Yeah, it’s such an Adbusters thing to do. Just to fuck with people and not actually do anything to change or reform or really even disrupt the system at all.
Dan: No, they were just – I saw video footage of it on their website. This was years ago. And they would toss the money from, like, an upper balcony and videotape people essentially –
Steve: Scrambling for it?
Dan: Yeah, scrambling for it. And be like, Ohhh, look at these idiots! I mean, they didn’t say that, but…I wonder if they got a grant for that.
[…]
Dan: One plan that Rob and I have for a band is to only play here, ever. Never anywhere else.
Steve: That’s a pretty good idea.
Dan: Yeah, I think it’s a good idea.
Steve: As long as the bakery thinks it’s a good idea.
Oh yeah, I should ask about that. How it’s been with – and there’s people working in there when you want to do events, right?
Dan: Initially the one baker complained about my birthday party, and then Rob talked to this other baker, this woman, on Friday before the show. And she was like: “Make as much noise as you want! We love music! Just no dust from the ceiling…” So we need to find out when this woman works and only do loud things then.
[…]
Dan: Kensington’s weird. You know your neighbours immediately.
I think that’s also kind of perfect for what you want to do, though.
Dan: Kind of, yeah. I don’t want to be…I have a lot of problems with Kensington Market. I don’t want to become a Kensington Market person. I’m scared of Kensington Market people in a way [laughs], even though I definitely like aspects of the vibe here…I feel like this space isn’t a continuation of whatever the narrative is around here. But it is kind of in a way, just because it’s somewhat ramshackle and unofficial…
Yeah, I mean, if you’re gonna try and operate a little school and make a bunch of relational meals…
Dan: [laughs]
Steve: …then that’s Kensington?
Yeah, it’s better to do it above a bakery and next to a punk house and across from this sports bar rather than go into an antiseptic room inside the Tate.

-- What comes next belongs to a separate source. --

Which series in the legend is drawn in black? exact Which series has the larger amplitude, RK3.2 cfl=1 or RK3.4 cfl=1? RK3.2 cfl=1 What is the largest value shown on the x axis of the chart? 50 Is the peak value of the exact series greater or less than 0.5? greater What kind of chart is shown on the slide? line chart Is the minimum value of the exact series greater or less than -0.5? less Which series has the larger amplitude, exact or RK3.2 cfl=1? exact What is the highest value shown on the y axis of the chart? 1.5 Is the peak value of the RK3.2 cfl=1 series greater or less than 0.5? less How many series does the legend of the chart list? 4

Dan: Sure, yeah. But I think you also have to be cautious of your own self-regard. You can’t pretend that you’re some kind of frontiersman. Like, that’s how Mercer Union thinks of itself. “We’re so fucking brave. We’re crossing all these barriers moving to fucking Bloor and Lansdowne.” It’s kind of embarrassing.
I’ve been to events there since they moved, but I don’t really know who runs Mercer Union or is on the board. I think I just read a couple of articles about them moving. Is that how they’ve portrayed it?

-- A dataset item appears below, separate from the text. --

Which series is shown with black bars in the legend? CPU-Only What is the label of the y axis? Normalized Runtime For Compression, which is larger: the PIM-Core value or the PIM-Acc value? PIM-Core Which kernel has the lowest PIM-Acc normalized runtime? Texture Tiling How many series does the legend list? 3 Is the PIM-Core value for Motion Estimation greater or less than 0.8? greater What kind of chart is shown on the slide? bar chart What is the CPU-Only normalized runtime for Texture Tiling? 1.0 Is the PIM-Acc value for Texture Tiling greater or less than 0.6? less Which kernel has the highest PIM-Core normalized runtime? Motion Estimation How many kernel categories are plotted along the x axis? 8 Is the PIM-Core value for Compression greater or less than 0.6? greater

Dan: I don’t know if that’s the way they portray themselves publicly, but…that’s in their propaganda or whatever that they submit to the granting bodies they get money from. This border-crossing frontiersman gallery mentality.
The untamed wilds of Bloor and Lansdowne…
Dan: I don’t mind Mercer Union. I don’t even know if they genuinely believe that about themselves, maybe they’re just bullshitting in order to get money…
Steve: Maybe they’re just being smart about it. Maybe it’s like “this will sound good on a grant.”
Dan: Yeah, that’s true.
[And then we went to check out Jon’s new rug]
I like this!
Good article!!!
That stuff about MU is total bullshit though, sorry dan!
How so, Xenia? I’ve heard this very thing from a reliable source. I’m not saying that they believe it. Perhaps it’s just spin. Maybe they wanted to find a way to contextualize their move from Lisgar St. in terms other than just “Queen West became too expensive”. I can’t say I really know. I’m just fairly certain of the way it was termed to certain parties, is all.
Im on the board, pretty sure we decided not to cater to the neighbourhood thing for these exact reasons/possible rumors, also MU has been recieving operating grants for years so there arent new ones being written in reation to the circumstance, we’re simpy not eligeble for them, thats also how. Whoever’s saying those things is sensationalizing in the most obvious way, pretty typical for tranna.